Reliability of intraoperative radiographic visual assessment of the hallux interphalangeal angle after hallux valgus correction
Keywords:Hallux valgus, Akin, Interphalangeal angle, Visual assessment
Objective: The aim of this study was to evaluate the reliability and reproducibility of visual estimation of the hallux interphalangeal angle (IPA). As a secondary aim we assessed for change in the IPA before and after hallux valgus (HV) correction.
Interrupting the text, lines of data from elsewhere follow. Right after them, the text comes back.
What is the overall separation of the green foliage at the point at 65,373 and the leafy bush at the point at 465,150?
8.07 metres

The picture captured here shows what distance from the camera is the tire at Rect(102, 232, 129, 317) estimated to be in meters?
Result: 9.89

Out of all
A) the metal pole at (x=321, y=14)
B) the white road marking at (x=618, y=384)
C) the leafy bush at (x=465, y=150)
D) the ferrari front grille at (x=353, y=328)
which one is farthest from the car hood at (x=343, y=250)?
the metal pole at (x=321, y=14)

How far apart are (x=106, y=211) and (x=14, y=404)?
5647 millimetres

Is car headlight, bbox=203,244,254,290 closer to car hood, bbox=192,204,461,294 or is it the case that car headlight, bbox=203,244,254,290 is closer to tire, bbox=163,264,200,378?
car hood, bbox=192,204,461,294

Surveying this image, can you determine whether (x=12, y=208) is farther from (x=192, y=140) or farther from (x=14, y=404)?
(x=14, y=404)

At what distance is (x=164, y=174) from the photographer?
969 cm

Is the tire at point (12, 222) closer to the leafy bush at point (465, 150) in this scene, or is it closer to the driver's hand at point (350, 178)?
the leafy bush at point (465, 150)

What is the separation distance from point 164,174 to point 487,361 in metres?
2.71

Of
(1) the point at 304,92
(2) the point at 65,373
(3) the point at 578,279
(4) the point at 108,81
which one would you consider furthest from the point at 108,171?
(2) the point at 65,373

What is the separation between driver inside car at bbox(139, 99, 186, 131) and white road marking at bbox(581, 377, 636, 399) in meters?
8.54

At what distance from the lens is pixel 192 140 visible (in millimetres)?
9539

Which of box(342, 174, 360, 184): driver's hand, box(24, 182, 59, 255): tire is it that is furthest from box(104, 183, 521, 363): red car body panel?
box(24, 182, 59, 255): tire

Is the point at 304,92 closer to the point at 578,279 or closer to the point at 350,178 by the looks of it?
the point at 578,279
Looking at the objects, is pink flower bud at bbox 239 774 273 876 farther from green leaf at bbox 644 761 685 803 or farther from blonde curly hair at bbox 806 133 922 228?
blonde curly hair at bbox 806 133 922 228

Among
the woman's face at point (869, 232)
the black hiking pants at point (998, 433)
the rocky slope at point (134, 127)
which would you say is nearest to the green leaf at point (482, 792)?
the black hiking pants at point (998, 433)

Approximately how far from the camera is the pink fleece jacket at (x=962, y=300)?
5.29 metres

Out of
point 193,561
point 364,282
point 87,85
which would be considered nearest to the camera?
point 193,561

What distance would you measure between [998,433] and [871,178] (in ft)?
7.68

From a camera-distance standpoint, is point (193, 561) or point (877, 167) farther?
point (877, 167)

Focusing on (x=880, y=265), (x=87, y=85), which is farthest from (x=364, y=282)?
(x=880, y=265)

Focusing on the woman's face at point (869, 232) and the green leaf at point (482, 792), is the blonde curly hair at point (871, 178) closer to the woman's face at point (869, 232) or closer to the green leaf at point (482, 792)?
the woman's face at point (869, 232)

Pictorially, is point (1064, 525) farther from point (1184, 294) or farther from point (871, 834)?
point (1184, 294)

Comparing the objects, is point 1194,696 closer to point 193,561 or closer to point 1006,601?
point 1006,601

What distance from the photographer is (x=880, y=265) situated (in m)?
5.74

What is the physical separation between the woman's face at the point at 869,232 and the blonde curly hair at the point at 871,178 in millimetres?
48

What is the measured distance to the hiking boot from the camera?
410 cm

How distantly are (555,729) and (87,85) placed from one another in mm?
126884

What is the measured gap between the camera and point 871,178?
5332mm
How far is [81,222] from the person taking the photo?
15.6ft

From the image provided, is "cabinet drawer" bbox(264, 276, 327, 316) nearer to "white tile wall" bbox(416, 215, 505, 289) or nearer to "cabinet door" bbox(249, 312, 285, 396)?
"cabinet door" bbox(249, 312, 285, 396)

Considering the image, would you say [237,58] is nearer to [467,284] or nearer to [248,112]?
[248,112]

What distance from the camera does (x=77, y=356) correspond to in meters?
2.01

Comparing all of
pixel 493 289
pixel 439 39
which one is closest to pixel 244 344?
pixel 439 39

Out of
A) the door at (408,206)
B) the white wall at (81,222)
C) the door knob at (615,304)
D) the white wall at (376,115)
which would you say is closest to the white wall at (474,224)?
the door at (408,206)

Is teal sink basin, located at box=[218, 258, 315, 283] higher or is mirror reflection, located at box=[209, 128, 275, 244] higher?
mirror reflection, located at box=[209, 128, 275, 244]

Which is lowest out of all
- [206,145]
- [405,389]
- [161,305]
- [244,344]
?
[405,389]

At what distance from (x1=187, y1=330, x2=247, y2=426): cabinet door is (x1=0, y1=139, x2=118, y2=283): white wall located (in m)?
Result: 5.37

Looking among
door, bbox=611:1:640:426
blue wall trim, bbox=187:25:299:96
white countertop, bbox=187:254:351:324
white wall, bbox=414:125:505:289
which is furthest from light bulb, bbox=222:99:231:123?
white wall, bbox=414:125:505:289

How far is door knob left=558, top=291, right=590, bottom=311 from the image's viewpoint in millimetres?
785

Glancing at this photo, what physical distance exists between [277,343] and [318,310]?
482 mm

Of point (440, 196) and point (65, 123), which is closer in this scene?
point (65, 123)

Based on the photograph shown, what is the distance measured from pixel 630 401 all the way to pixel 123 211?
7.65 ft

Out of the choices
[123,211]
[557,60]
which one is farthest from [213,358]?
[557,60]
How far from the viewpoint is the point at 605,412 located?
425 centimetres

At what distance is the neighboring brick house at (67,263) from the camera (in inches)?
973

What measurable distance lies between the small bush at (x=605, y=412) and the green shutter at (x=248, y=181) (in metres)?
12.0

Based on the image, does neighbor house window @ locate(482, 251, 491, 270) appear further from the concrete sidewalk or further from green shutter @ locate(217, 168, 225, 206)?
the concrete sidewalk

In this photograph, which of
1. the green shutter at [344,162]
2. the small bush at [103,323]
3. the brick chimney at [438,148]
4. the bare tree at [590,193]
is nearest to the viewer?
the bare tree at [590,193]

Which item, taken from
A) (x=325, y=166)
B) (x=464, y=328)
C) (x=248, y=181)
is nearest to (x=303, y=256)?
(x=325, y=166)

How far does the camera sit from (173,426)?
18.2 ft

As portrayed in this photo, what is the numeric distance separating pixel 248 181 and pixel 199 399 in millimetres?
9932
Methods: A total of 50 surgically treated HV deformities were included in the study. Two surgeons visually estimated the IPA on intraoperative fluoroscopy after correcting HV. The fellow then measured the IPA formally on a printout of the fluoroscopic image. Pre-and intraoperative HVI angles were compared to assess for change after HV correction. Results: The researchers found the interobserver reliability of radiographic visual assessment of the IPA to be 78% and intraobserver reliability to be 76% and 80% for surgeon 1 and 2, respectively. It was found that the preoperative IPA is on average 5.5 degrees less than IPA after HV correction. Conclusion: Radiographic visual assessment of the IPA of the hallux was found to be reliable intraoperatively, thus aiding in the amount of correction required by Akin osteotomy. HVI can be masked by hallux pronation in HV deformity and should be assessed intraoperatively after HV correction. Level of Evidence II; Therapeutic Studies; Prospective Comparative Study.